Philodendron selloum plant diseases: Bacterial blight, caused by the high humidity the plant prefers, causes small, very dark green blotches on the leaves that expand rapidly. Infected leaves eventually rot and die becoming quite smelly in the process. The best way to prevent bacterial blight is to keep the leaves dry at all times, avoid overhead watering, immediately remove any infected leaves. and provide good air circulation around the plant.
Best soil for a philodendron selloum: Use a rich, slightly alkaline, peat moss based soil that retains moisture but still drains quickly.
Pot size for a philodendron selloum: It’s time to move the plant to a larger pot when the roots have filled the existing pot. The new container should only be 1″-2″ wider and deeper than the previous pot. Re-potting is usually done about every two years in the spring.
How to prune a philodendron selloum: Use a sharp pruners or scissors to control the size and shape of the plant. You can remove entire leaves by cutting them off at the base of the leaf stem. Remove the lower leaves if you want to reveal the plant’s stem. Always wear gloves and long sleeved shirts when pruning and wash your hands and tools when finished. You don’t want to get the sap into your eyes, mouth, or any open cuts.
How to propagate a philodendron selloum: Propagate using stem cuttings taken from the base of the stem during the warm summer months. Read more about how to propagate a plant using stem cuttings in the Glossary of the website.
Poisonous Plant Info
Is a philodendron selloum poisonous to cats, dogs, and small children: This is is a poisonous houseplant with a level #3 toxicity. All philodendron varieties contain calcium oxalate crystals. Eating any part of the plant may cause the following symptoms: pain in the mouth, drooling (dogs & cats), and vomiting. If swelling of the lips, tongue, and airway occurs, it becomes difficult to breathe or swallow.

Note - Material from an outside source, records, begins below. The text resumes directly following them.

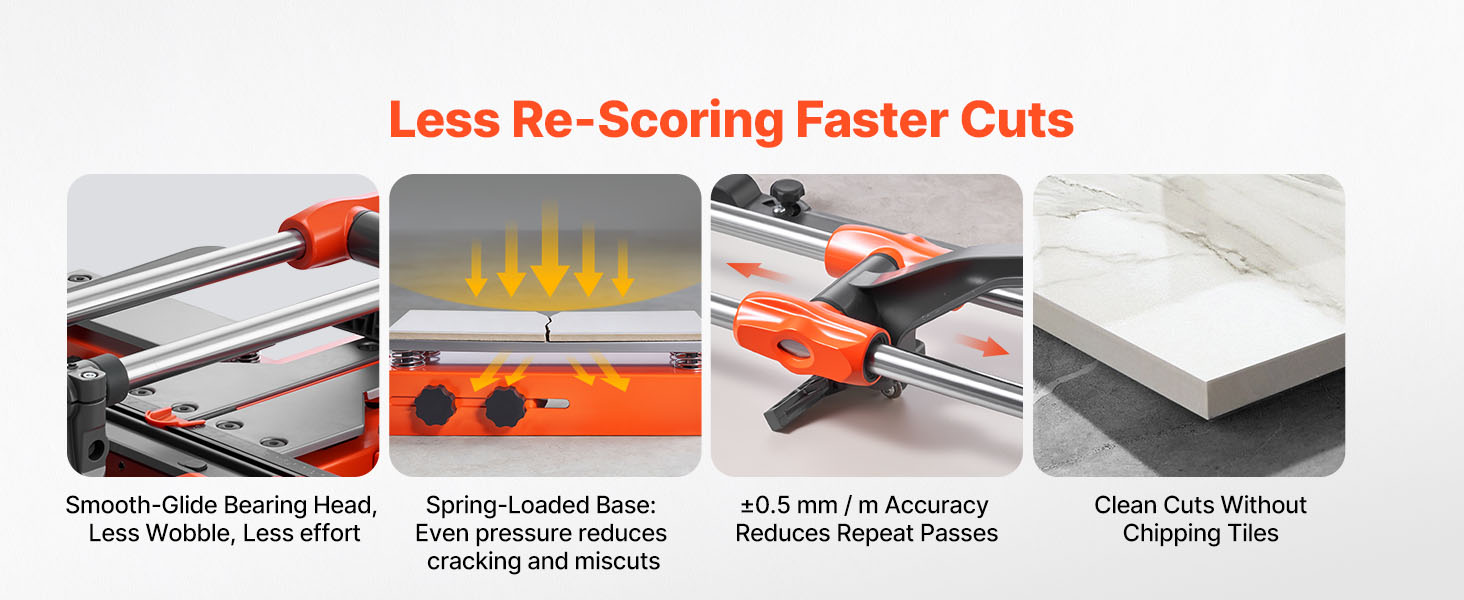 Less Re-Scoring Faster Cuts

Smooth-Glide Bearing Head, Less Wobble, Less effort

Spring-Loaded Base: Even pressure reduces cracking and miscuts

±0.5 mm / m Accuracy Reduces Repeat Passes

Clean Cuts Without Chipping Tiles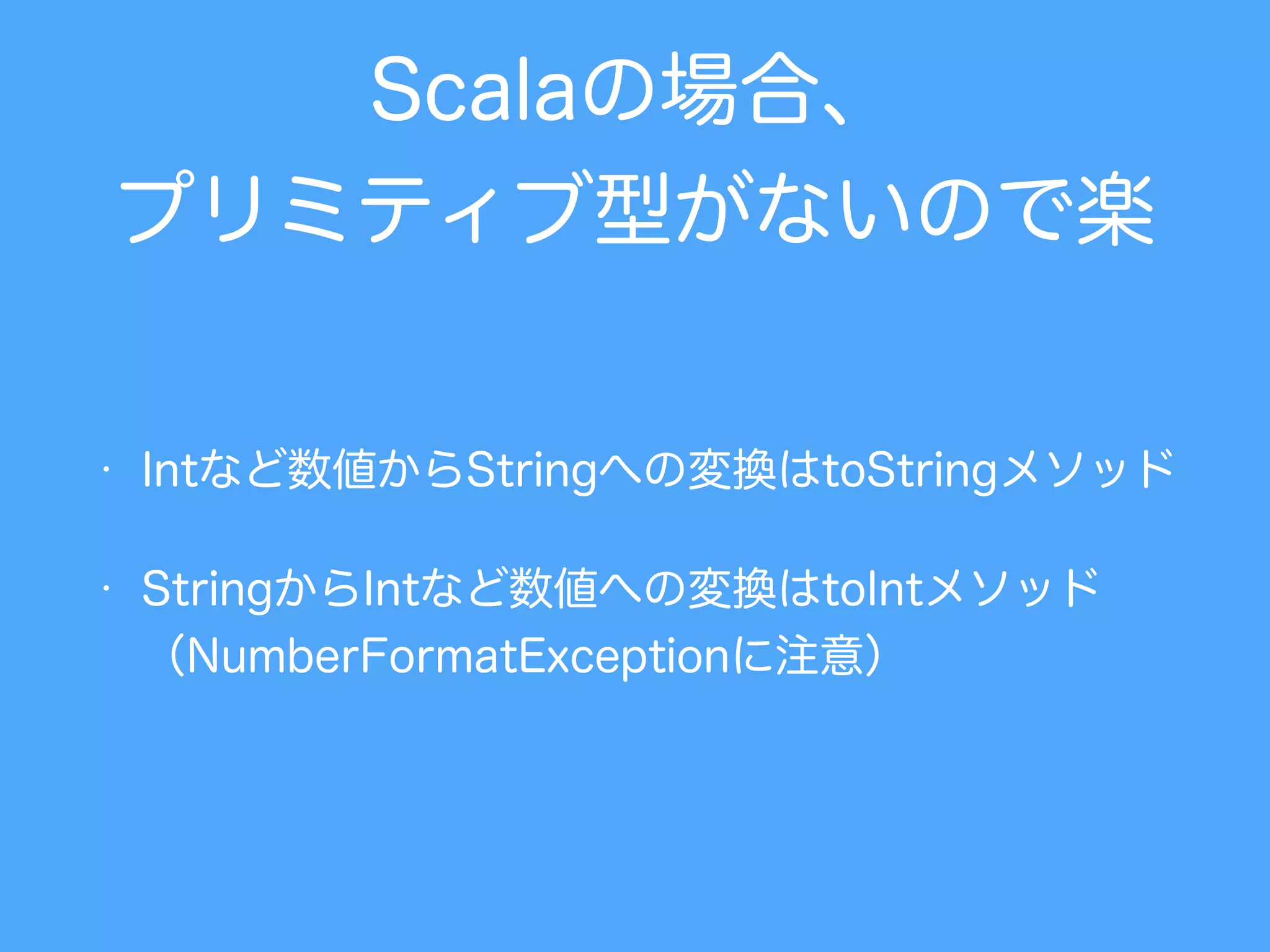 Scalaの場合、
プリミティブ型がないので楽

・ Intなど数値からStringへの変換はtoStringメソッド

・ StringからIntなど数値への変換はtoIntメソッド（NumberFormatExceptionに注意）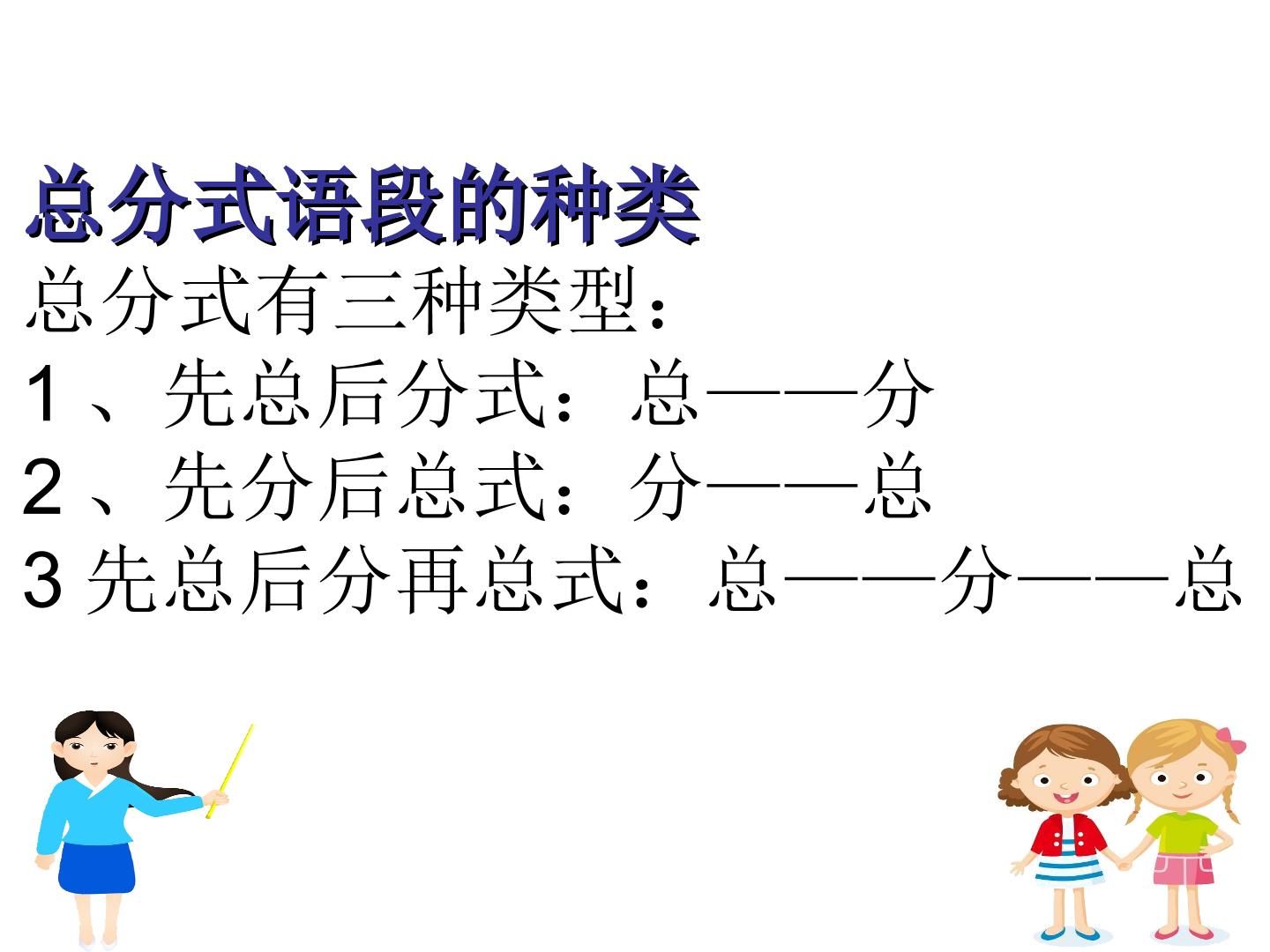 总分式语段的种类

总分式有三种类型：

1、先总后分式：总——分

2、先分后总式：分——总

3先总后分再总式：总——分——总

When a philodendron s has too much salt in the soil, usually from too much plant food or from using water that has passed through a water softener, the leaf tips turn brown and curl. Always dilute your plant food to 1/2 the recommended strength and never use water for any houseplants that has passed through a water softener. Drench the soil with some distilled water and feed your Philodendron Selloum less often.
The very dark green spots between the veins on the leaves of your philodendron selloum are caused by low room temperature. These plants like to be warm and cozy so always keep the temperature above 55°F (12.8°C) and never place the plant near an air conditioner in the summer or a door during the winter.